§ **About this exercise**
Restate the following data in its entirety, word for word and without images.

(Saved entries)
* * *

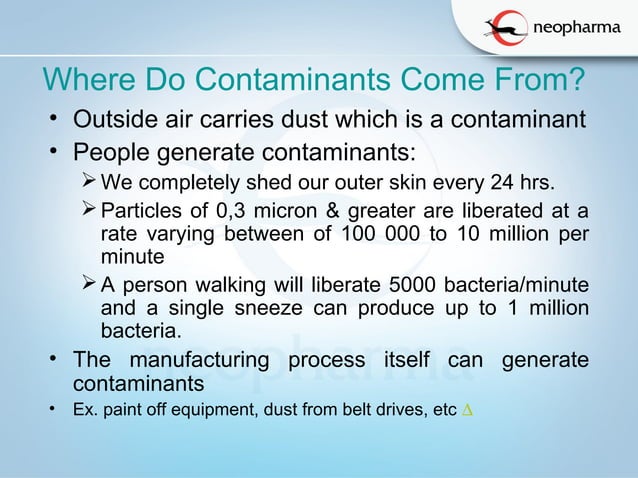 neopharma

Where Do Contaminants Come From?

• Outside air carries dust which is a contaminant

• People generate contaminants:

➢ We completely shed our outer skin every 24 hrs.

➢ Particles of 0,3 micron & greater are liberated at a rate varying between of 100 000 to 10 million per minute

➢ A person walking will liberate 5000 bacteria/minute and a single sneeze can produce up to 1 million bacteria.

• The manufacturing process itself can generate contaminants

• Ex. paint off equipment, dust from belt drives, etc $\Delta$

neopharma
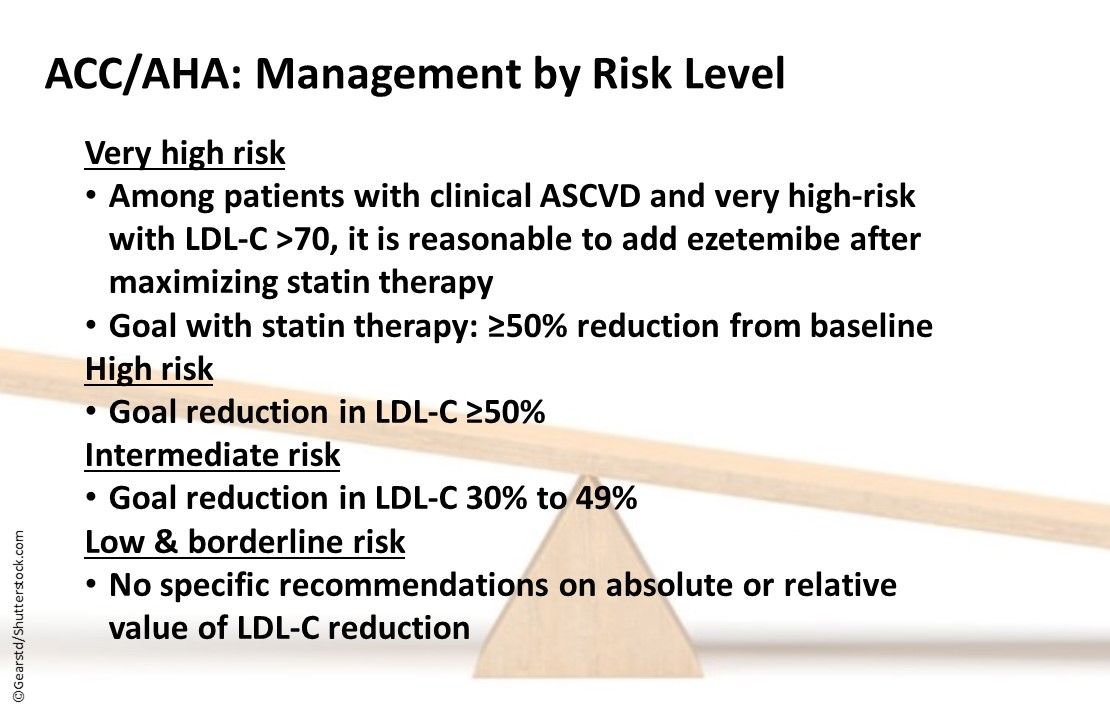 ACC/AHA: Management by Risk Level

Very high risk
• Among patients with clinical ASCVD and very high-risk with LDL-C >70, it is reasonable to add ezetemibe after maximizing statin therapy
• Goal with statin therapy: ≥50% reduction from baseline

High risk
• Goal reduction in LDL-C ≥50%

Intermediate risk
• Goal reduction in LDL-C 30% to 49%

Low & borderline risk
• No specific recommendations on absolute or relative value of LDL-C reduction

©Gearstd/Shutterstock.com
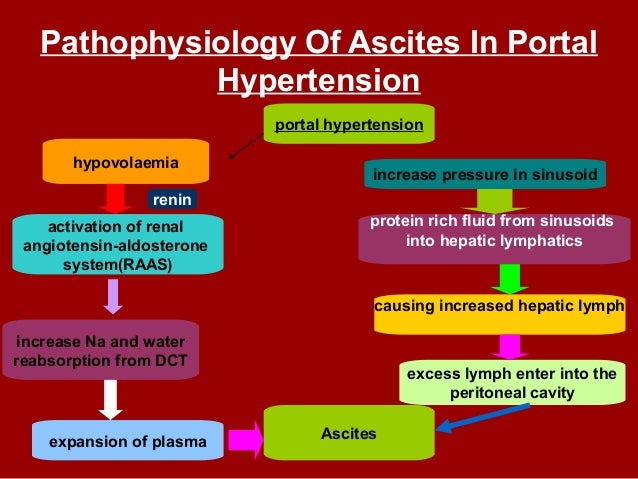 Pathophysiology Of Ascites In Portal Hypertension

portal hypertension

hypovolaemia

renin

activation of renal angiotensin-aldosterone system(RAAS)

increase Na and water reabsorption from DCT

expansion of plasma

increase pressure in sinusoid

protein rich fluid from sinusoids into hepatic lymphatics

causing increased hepatic lymph

excess lymph enter into the peritoneal cavity

Ascites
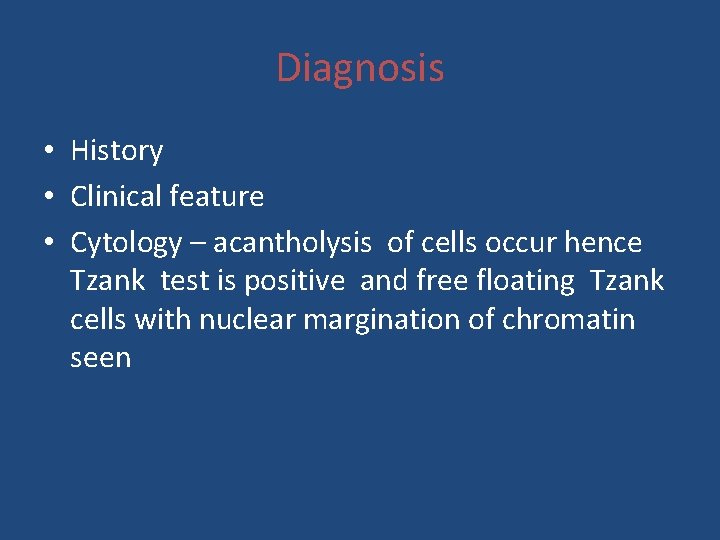 Diagnosis

• History
• Clinical feature
• Cytology – acantholysis of cells occur hence Tzank test is positive and free floating Tzank cells with nuclear margination of chromatin seen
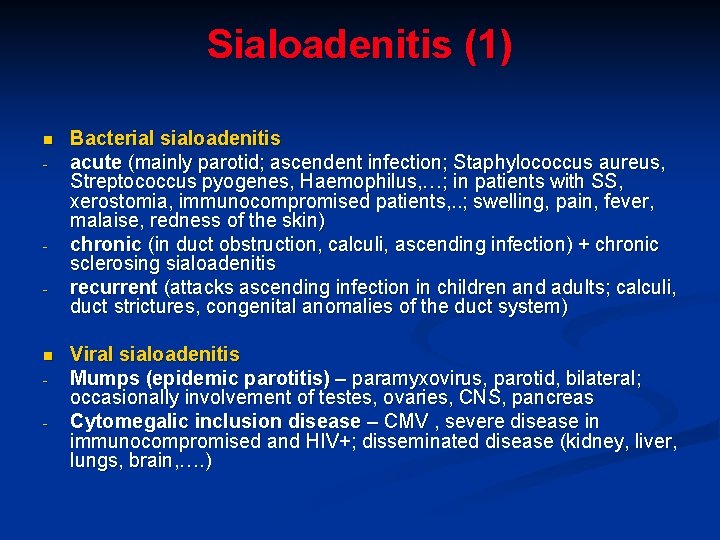 Sialoadenitis (1)

▪ Bacterial sialoadenitis
- acute (mainly parotid; ascendent infection; Staphylococcus aureus, Streptococcus pyogenes, Haemophilus,…; in patients with SS, xerostomia, immunocompromised patients,..; swelling, pain, fever, malaise, redness of the skin)
- chronic (in duct obstruction, calculi, ascending infection) + chronic sclerosing sialoadenitis
- recurrent (attacks ascending infection in children and adults; calculi, duct strictures, congenital anomalies of the duct system)

▪ Viral sialoadenitis
- Mumps (epidemic parotitis) – paramyxovirus, parotid, bilateral; occasionally involvement of testes, ovaries, CNS, pancreas
- Cytomegalic inclusion disease – CMV , severe disease in immunocompromised and HIV+; disseminated disease (kidney, liver, lungs, brain,….)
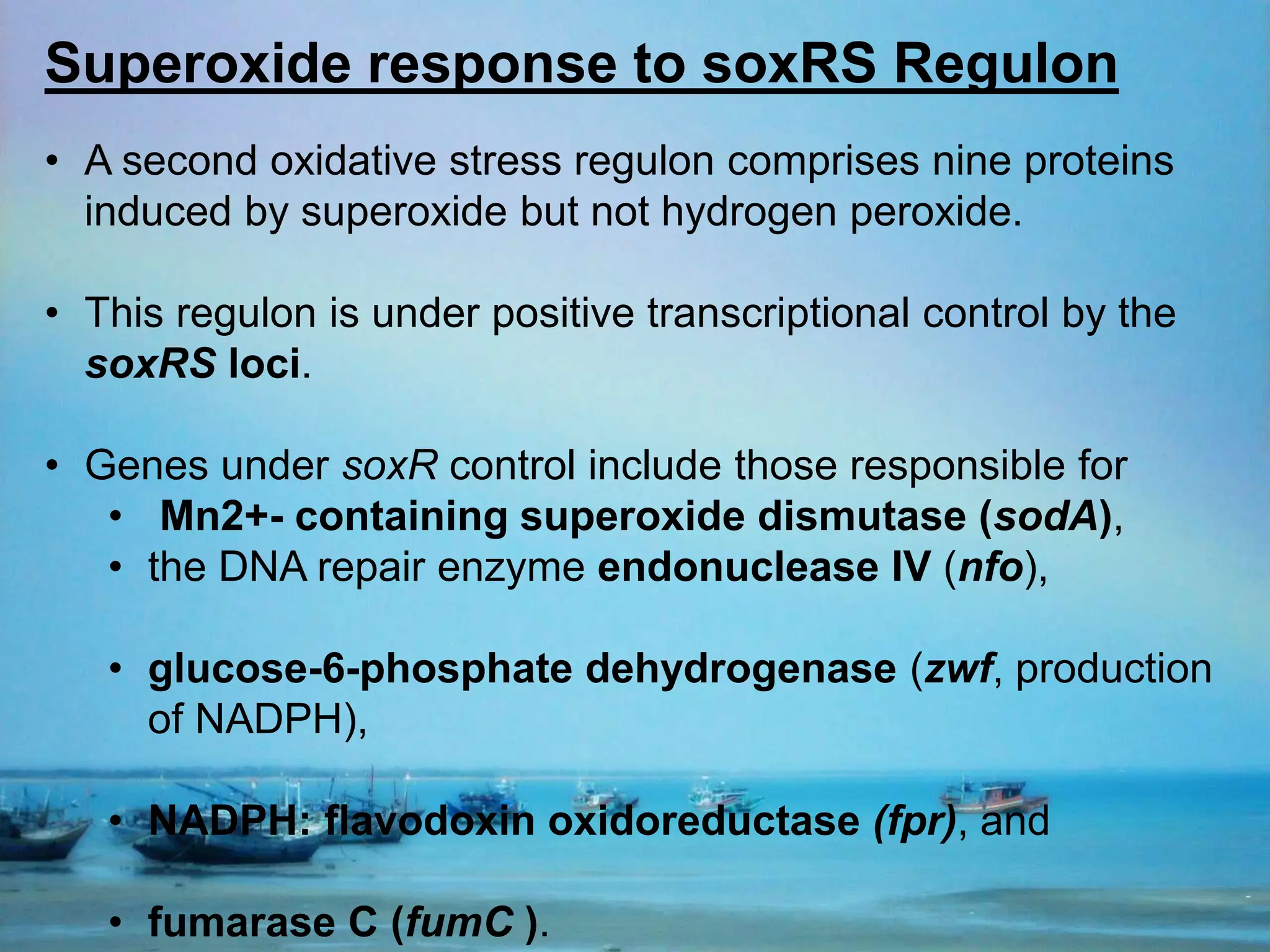 Superoxide response to soxRS Regulon

• A second oxidative stress regulon comprises nine proteins induced by superoxide but not hydrogen peroxide.

• This regulon is under positive transcriptional control by the soxRS loci.

• Genes under soxR control include those responsible for
  • Mn2+- containing superoxide dismutase (sodA),
  • the DNA repair enzyme endonuclease IV (nfo),

  • glucose-6-phosphate dehydrogenase (zwf, production of NADPH),

  • NADPH: flavodoxin oxidoreductase (fpr), and

  • fumarase C (fumC ).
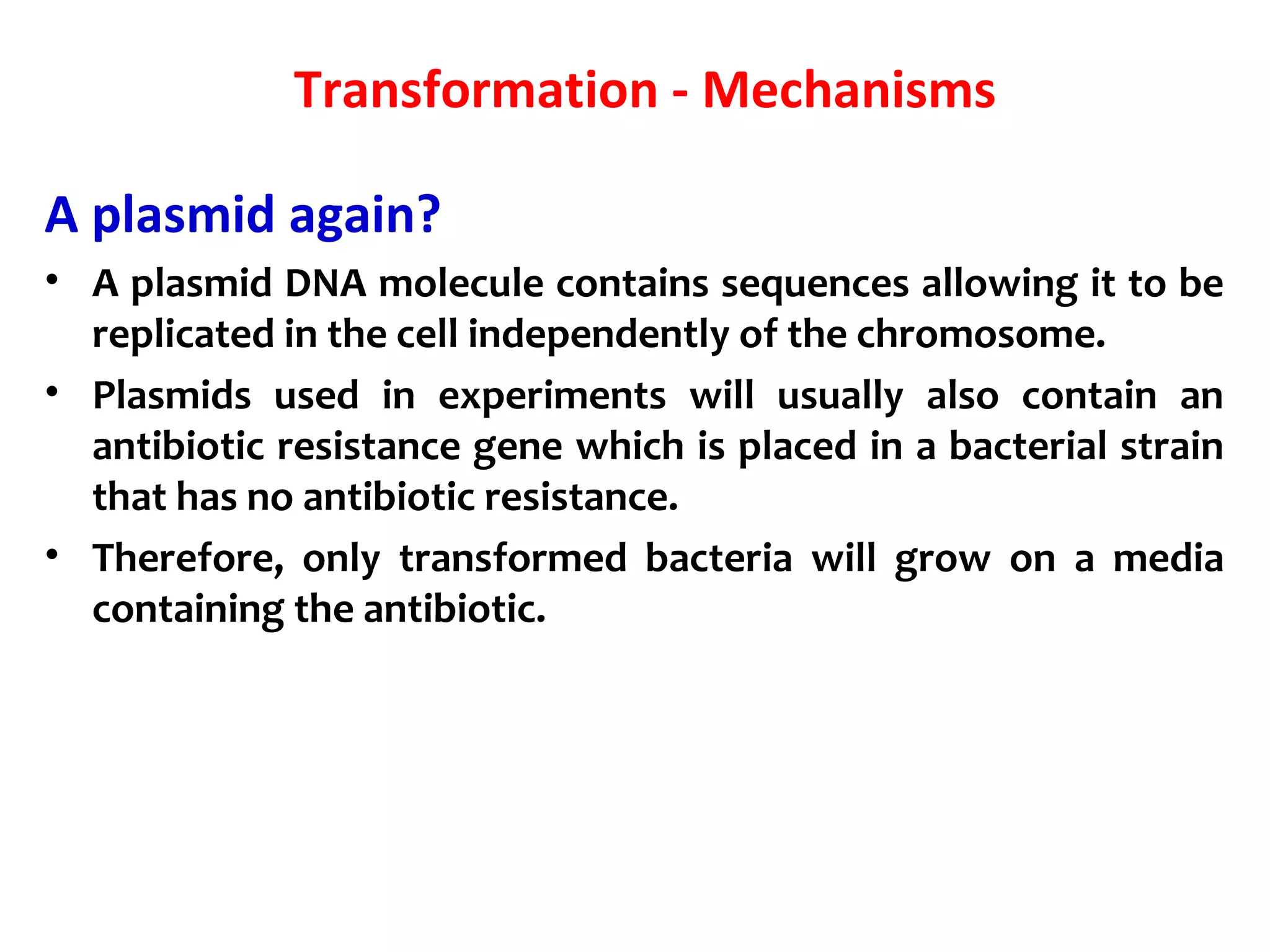 Transformation - Mechanisms

A plasmid again?

• A plasmid DNA molecule contains sequences allowing it to be replicated in the cell independently of the chromosome.

• Plasmids used in experiments will usually also contain an antibiotic resistance gene which is placed in a bacterial strain that has no antibiotic resistance.

• Therefore, only transformed bacteria will grow on a media containing the antibiotic.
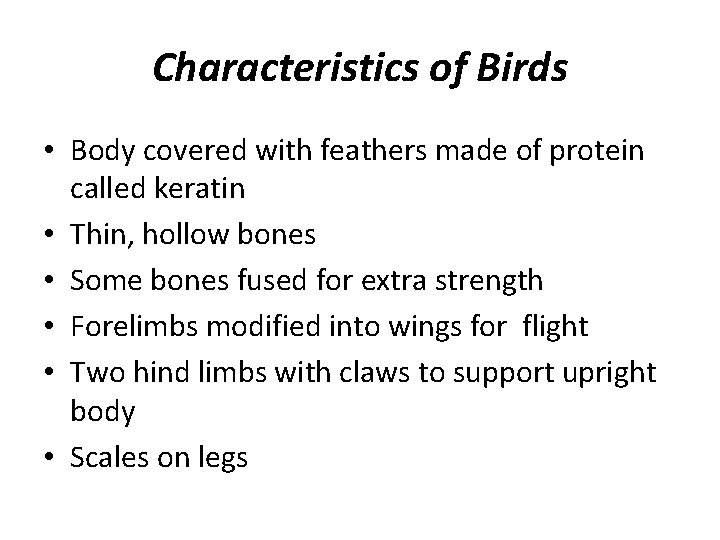 Characteristics of Birds

• Body covered with feathers made of protein called keratin
• Thin, hollow bones
• Some bones fused for extra strength
• Forelimbs modified into wings for flight
• Two hind limbs with claws to support upright body
• Scales on legs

* * *

§ **Answer space**
 neopharma

Where Do Contaminants Come From?

• Outside air carries dust which is a contaminant

• People generate contaminants:

➢ We completely shed our outer skin every 24 hrs.

➢ Particles of 0,3 micron & greater are liberated at a rate varying between of 100 000 to 10 million per minute

➢ A person walking will liberate 5000 bacteria/minute and a single sneeze can produce up to 1 million bacteria.

• The manufacturing process itself can generate contaminants

• Ex. paint off equipment, dust from belt drives, etc $\Delta$

neopharma
 ACC/AHA: Management by Risk Level

Very high risk
• Among patients with clinical ASCVD and very high-risk with LDL-C >70, it is reasonable to add ezetemibe after maximizing statin therapy
• Goal with statin therapy: ≥50% reduction from baseline

High risk
• Goal reduction in LDL-C ≥50%

Intermediate risk
• Goal reduction in LDL-C 30% to 49%

Low & borderline risk
• No specific recommendations on absolute or relative value of LDL-C reduction

©Gearstd/Shutterstock.com
 Pathophysiology Of Ascites In Portal Hypertension

portal hypertension

hypovolaemia

renin

activation of renal angiotensin-aldosterone system(RAAS)

increase Na and water reabsorption from DCT

expansion of plasma

increase pressure in sinusoid

protein rich fluid from sinusoids into hepatic lymphatics

causing increased hepatic lymph

excess lymph enter into the peritoneal cavity

Ascites
 Diagnosis

• History
• Clinical feature
• Cytology – acantholysis of cells occur hence Tzank test is positive and free floating Tzank cells with nuclear margination of chromatin seen
 Sialoadenitis (1)

▪ Bacterial sialoadenitis
- acute (mainly parotid; ascendent infection; Staphylococcus aureus, Streptococcus pyogenes, Haemophilus,…; in patients with SS, xerostomia, immunocompromised patients,..; swelling, pain, fever, malaise, redness of the skin)
- chronic (in duct obstruction, calculi, ascending infection) + chronic sclerosing sialoadenitis
- recurrent (attacks ascending infection in children and adults; calculi, duct strictures, congenital anomalies of the duct system)

▪ Viral sialoadenitis
- Mumps (epidemic parotitis) – paramyxovirus, parotid, bilateral; occasionally involvement of testes, ovaries, CNS, pancreas
- Cytomegalic inclusion disease – CMV , severe disease in immunocompromised and HIV+; disseminated disease (kidney, liver, lungs, brain,….)
 Superoxide response to soxRS Regulon

• A second oxidative stress regulon comprises nine proteins induced by superoxide but not hydrogen peroxide.

• This regulon is under positive transcriptional control by the soxRS loci.

• Genes under soxR control include those responsible for
  • Mn2+- containing superoxide dismutase (sodA),
  • the DNA repair enzyme endonuclease IV (nfo),

  • glucose-6-phosphate dehydrogenase (zwf, production of NADPH),

  • NADPH: flavodoxin oxidoreductase (fpr), and

  • fumarase C (fumC ).
 Transformation - Mechanisms

A plasmid again?

• A plasmid DNA molecule contains sequences allowing it to be replicated in the cell independently of the chromosome.

• Plasmids used in experiments will usually also contain an antibiotic resistance gene which is placed in a bacterial strain that has no antibiotic resistance.

• Therefore, only transformed bacteria will grow on a media containing the antibiotic.
 Characteristics of Birds

• Body covered with feathers made of protein called keratin
• Thin, hollow bones
• Some bones fused for extra strength
• Forelimbs modified into wings for flight
• Two hind limbs with claws to support upright body
• Scales on legs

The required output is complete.